Keynote summary: Advancing health equity through place-based impact investing
The closing plenary on day one of Healthy City Design 2024 considered the role of place-based impact investing, which is gaining momentum as a powerful strategy to unlock capital at scale to address public health outcomes.
The session was organised by the Impact Investing Institute – an independent, not-for-profit organisation with a mission to make capital markets fairer for people, places and planet.
As chair Mark Hall, a senior programme manager, explained, the Institute advocates for “place-based impact investment, which is an approach to investing which seeks to deliver measurable and intentional social and environmental impact, tailored to the unique contexts and tapestries of places, alongside delivering financial returns for investors, to deliver inclusive and sustainable communities and healthy places”.
Pete Gladwell, group social impact and investment director at Legal & General, explained that health and how we address health equity is a really important topic but one that has been under-examined and considered by the investment sector historically. He described how the company got into this space through learning about Sir Michael Marmot’s work and the Institute of Health Equity at UCL. It has since forged strong links with the Institute and described three elements to have come out of it so far.
The first is a joint report on the role of business in tackling health inequality. Gladwell shared three key scopes for business to address health inequality: how it treats its employees; the products and services it produces; and its role as an anchor institution and the influence it has.
“Healthy cities are a really important part of the products and services Legal & General produces, such as investing in over 500 social and affordable homes, a key determinant of health equity.”
A second element of the partnership is the Healthy Equity Network, which L&G set up with Sir Michael Marmot, to enable local place-based organisations, the NHS, and local authorities to come together to address health inequalities. Thirdly, he emphasised that investment in this space can’t only be commercial. “There’s a need for charitable investment, too,” he said. “We’ve set up a £3m health equity fund, which provides grants for community initiatives, charities, etc.”
The missing 20 per cent
Dr Muna Abdel Aziz, director of public health for Salford, at Salford City Council, talked about reaching out to vulnerable communities. “We’ve got plenty of research that tells us it’s the wider determinants of health that influence the health of people. Some of the questions we always ask are: who are we missing? The loudest voices are not the ones who need it the most.”

Dataset
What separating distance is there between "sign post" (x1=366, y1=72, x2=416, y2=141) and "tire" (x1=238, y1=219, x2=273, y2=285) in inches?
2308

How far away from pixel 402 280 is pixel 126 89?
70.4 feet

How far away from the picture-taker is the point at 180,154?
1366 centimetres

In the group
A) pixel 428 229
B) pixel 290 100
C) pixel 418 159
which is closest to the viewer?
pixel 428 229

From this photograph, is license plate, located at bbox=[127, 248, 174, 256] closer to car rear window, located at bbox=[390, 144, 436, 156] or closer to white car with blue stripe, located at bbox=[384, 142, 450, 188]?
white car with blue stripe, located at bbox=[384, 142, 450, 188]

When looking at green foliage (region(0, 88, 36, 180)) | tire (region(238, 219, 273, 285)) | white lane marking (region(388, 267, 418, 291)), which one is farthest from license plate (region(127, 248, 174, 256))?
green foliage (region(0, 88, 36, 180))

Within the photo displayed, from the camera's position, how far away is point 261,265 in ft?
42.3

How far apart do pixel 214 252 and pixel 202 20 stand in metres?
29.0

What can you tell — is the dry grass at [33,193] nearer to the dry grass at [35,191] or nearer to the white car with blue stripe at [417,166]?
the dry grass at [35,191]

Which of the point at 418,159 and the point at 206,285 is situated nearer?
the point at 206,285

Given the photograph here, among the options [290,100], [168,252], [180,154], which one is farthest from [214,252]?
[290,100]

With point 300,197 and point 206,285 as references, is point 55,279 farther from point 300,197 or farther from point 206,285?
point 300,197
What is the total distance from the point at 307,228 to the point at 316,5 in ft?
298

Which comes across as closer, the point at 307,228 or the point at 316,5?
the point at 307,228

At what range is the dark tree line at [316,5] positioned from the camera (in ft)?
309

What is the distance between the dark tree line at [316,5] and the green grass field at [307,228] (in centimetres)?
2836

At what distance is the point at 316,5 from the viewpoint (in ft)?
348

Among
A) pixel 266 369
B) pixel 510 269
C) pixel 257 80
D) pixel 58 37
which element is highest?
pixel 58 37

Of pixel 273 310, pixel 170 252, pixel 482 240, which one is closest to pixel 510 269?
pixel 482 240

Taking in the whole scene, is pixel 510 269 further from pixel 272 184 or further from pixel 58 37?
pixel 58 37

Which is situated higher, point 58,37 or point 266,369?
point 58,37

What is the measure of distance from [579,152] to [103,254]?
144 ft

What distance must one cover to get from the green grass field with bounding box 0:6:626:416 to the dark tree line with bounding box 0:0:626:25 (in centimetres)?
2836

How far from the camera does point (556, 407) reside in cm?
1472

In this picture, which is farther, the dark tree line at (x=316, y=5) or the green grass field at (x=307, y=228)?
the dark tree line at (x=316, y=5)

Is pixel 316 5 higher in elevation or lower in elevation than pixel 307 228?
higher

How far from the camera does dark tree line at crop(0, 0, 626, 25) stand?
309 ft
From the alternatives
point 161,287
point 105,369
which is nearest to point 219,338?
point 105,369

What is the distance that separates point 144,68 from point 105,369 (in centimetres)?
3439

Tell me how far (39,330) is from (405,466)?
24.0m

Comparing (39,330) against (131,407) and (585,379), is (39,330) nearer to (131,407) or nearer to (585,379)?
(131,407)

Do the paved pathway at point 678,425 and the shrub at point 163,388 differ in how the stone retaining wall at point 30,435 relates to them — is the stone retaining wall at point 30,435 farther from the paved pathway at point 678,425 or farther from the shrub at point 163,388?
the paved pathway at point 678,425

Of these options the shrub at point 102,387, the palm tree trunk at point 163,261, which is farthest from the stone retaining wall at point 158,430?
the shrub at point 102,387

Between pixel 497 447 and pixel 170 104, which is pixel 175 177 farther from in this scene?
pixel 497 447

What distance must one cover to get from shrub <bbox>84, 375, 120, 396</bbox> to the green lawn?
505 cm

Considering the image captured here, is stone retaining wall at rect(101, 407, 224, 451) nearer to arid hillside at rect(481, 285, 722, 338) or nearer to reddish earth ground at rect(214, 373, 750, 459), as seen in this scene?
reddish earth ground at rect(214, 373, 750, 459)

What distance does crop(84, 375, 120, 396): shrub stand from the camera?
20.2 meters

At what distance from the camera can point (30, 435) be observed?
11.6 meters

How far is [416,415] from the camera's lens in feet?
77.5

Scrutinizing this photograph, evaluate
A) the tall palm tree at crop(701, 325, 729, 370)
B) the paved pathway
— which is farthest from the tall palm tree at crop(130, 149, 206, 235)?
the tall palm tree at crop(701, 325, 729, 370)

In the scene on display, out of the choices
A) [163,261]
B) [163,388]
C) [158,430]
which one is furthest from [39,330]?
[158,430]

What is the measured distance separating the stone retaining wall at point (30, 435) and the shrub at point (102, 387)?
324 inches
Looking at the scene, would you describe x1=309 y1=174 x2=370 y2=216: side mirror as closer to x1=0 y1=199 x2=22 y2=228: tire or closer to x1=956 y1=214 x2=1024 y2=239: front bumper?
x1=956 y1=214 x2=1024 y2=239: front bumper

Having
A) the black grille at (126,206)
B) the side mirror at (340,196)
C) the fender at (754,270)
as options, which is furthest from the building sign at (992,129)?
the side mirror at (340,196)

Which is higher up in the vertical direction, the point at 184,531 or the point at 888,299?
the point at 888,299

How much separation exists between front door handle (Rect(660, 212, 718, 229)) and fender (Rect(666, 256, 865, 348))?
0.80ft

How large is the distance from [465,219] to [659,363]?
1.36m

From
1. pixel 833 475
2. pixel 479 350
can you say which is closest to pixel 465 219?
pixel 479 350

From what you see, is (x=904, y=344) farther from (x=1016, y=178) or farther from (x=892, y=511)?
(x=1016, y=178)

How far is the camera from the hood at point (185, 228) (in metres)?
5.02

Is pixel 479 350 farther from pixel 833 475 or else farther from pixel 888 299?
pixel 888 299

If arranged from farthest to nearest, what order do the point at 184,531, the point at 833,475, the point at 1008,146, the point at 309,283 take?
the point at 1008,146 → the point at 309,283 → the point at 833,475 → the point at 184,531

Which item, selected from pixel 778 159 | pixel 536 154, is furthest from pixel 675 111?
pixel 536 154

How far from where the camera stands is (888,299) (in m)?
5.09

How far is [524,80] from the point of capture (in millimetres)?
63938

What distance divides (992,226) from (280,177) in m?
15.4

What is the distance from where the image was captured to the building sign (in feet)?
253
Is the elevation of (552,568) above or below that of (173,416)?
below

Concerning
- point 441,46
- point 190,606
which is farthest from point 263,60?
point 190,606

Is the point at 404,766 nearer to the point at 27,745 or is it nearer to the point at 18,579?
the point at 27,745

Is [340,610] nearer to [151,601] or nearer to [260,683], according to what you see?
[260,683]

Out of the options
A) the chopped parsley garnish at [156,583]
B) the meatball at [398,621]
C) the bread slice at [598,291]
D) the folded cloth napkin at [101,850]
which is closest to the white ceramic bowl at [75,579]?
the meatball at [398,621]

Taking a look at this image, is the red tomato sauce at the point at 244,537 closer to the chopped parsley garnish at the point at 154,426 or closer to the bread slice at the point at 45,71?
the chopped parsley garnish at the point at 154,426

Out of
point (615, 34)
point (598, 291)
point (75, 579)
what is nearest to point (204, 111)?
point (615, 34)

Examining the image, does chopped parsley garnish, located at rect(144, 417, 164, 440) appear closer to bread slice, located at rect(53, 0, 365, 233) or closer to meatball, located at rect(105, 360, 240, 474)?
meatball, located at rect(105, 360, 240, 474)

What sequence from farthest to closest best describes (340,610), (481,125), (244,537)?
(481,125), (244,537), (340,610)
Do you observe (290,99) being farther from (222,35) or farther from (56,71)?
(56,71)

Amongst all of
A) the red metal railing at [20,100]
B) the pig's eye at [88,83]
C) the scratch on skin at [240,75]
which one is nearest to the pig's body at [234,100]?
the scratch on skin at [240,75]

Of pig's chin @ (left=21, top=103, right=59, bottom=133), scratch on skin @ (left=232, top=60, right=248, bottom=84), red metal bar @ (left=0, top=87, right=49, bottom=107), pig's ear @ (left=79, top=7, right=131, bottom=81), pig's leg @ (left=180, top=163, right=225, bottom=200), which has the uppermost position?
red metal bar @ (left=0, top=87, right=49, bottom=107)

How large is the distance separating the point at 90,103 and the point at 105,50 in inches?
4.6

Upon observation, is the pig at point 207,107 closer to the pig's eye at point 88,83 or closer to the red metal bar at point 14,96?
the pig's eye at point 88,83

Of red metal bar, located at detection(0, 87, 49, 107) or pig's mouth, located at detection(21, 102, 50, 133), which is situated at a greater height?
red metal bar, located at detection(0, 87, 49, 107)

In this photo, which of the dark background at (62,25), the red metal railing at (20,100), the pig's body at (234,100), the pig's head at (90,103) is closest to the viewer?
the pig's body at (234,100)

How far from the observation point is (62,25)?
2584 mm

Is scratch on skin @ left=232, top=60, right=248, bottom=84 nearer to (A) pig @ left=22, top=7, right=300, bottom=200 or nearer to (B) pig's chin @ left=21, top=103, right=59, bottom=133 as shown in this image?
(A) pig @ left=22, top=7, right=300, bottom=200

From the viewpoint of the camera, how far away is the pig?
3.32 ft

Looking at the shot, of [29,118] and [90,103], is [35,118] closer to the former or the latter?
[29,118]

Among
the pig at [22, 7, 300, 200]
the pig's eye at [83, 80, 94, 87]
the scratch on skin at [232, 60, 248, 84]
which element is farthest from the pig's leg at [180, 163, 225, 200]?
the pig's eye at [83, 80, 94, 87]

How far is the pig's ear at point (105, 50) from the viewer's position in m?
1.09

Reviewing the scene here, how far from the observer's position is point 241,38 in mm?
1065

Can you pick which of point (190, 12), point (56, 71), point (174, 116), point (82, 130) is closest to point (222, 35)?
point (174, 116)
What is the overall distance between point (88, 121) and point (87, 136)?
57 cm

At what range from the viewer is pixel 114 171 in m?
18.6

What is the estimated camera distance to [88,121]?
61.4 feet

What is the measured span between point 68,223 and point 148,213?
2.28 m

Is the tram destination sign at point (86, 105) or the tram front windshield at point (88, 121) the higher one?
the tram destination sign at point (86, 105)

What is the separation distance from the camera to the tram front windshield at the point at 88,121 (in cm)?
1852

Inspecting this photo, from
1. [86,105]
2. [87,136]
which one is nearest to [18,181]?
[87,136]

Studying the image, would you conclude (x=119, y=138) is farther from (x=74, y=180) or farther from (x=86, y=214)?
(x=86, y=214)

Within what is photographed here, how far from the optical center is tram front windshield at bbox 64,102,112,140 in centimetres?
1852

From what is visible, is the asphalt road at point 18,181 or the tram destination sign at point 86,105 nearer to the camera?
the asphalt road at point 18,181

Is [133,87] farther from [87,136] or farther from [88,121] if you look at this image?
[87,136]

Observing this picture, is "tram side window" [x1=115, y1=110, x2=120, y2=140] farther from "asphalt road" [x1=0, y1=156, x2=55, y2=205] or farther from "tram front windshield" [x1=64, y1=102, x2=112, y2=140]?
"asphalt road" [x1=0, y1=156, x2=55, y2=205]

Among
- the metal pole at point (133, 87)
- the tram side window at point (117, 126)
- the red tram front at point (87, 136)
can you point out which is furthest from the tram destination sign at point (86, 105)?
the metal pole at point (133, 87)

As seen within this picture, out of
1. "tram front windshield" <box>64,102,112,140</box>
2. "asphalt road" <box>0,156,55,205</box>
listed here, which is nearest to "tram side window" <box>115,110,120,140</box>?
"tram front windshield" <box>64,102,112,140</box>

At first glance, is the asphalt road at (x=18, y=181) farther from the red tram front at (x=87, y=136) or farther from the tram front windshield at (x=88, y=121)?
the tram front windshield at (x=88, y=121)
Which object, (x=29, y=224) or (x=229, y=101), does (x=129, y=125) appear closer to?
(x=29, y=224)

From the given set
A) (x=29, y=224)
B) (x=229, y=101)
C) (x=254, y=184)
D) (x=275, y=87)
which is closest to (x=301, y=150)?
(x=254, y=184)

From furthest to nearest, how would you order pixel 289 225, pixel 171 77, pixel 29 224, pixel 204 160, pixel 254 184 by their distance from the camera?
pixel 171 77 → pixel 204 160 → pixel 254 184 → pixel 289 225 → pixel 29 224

Work to do
**A.** Repeat the passage of the keynote summary starting with "Pete Gladwell, group" and going on through "influence it has.".
**B.** According to the keynote summary, what are the key scopes Gladwell identified for business to address health inequality? List them all.

List of solutions
**A.**
Pete Gladwell, group social impact and investment director at Legal & General, explained that health and how we address health equity is a really important topic but one that has been under-examined and considered by the investment sector historically. He described how the company got into this space through learning about Sir Michael Marmot’s work and the Institute of Health Equity at UCL. It has since forged strong links with the Institute and described three elements to have come out of it so far.
The first is a joint report on the role of business in tackling health inequality. Gladwell shared three key scopes for business to address health inequality: how it treats its employees; the products and services it produces; and its role as an anchor institution and the influence it has.

**B.**
- How it treats its employees
- The products and services it produces
- Its role as an anchor institution and the influence it has